The discussion revolves around the concept of the rate of change of acceleration, often referred to as "jerk," and whether higher-order derivatives of acceleration are relevant in physics. Participants explore the implications of these concepts in various contexts, including vehicle design and theoretical considerations.
Participants express varying views on the relevance of higher-order derivatives of acceleration, with some acknowledging the importance of "jerk" while others question the necessity of considering further rates of change. The discussion remains unresolved regarding the practical implications of these concepts.
The discussion highlights limitations in the applicability of higher-order derivatives, with participants noting that practical examples may be scarce and dependent on specific contexts.

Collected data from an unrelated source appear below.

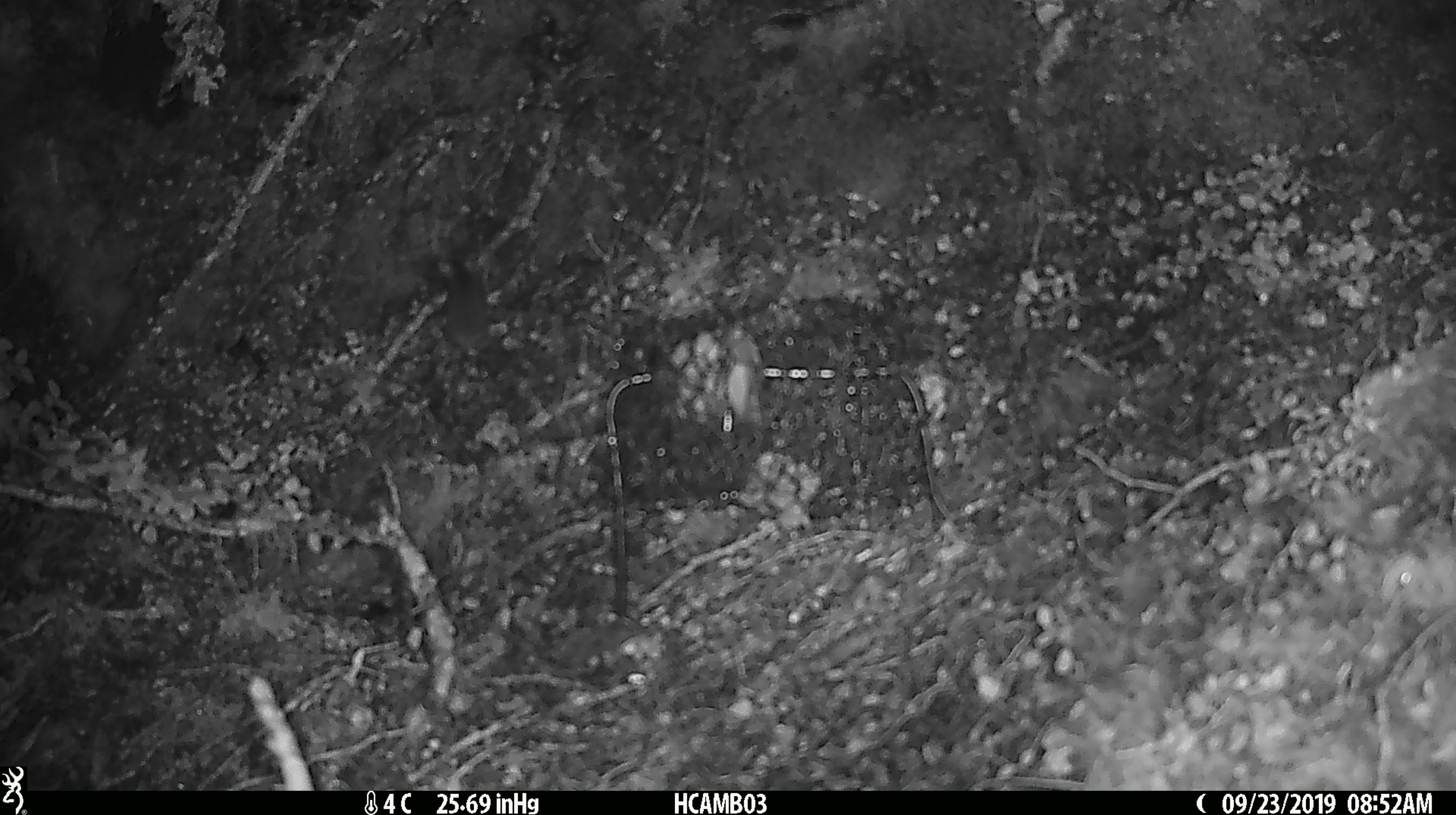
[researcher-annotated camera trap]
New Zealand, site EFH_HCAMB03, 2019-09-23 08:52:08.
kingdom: Animalia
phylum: Chordata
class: Mammalia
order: Rodentia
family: Muridae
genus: Mus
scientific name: Mus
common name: mouse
Mouse (Mus).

kashiark said:Do physicists ever have to account for the rate of change of acceleration? What about the rate of change of the rate of change of acceleration? This could keep going on forever, but is there some point where it just doesn't matter for a fairly accurate estimate?
It's called "jerk", and it's indirectly important in the design of the suspension system and drivetrains of vehicles, and any environment where the rate of change of acceleration corresponds to the rate of change of force or torque. The reaction to any force by an object is some type of deformation, and since it takes time for the deformation reaction to occur, there's a period of time where the object experiences internal linear (suspension) and/or angular (drivetrain) accelerations and deformations. Reducing the "jerk" reduces the shock to these components.kashiark said:Do physicists ever have to account for the rate of change of acceleration?
For most situations, I think it stops at "jerk".What about the rate of change of the rate of change of acceleration?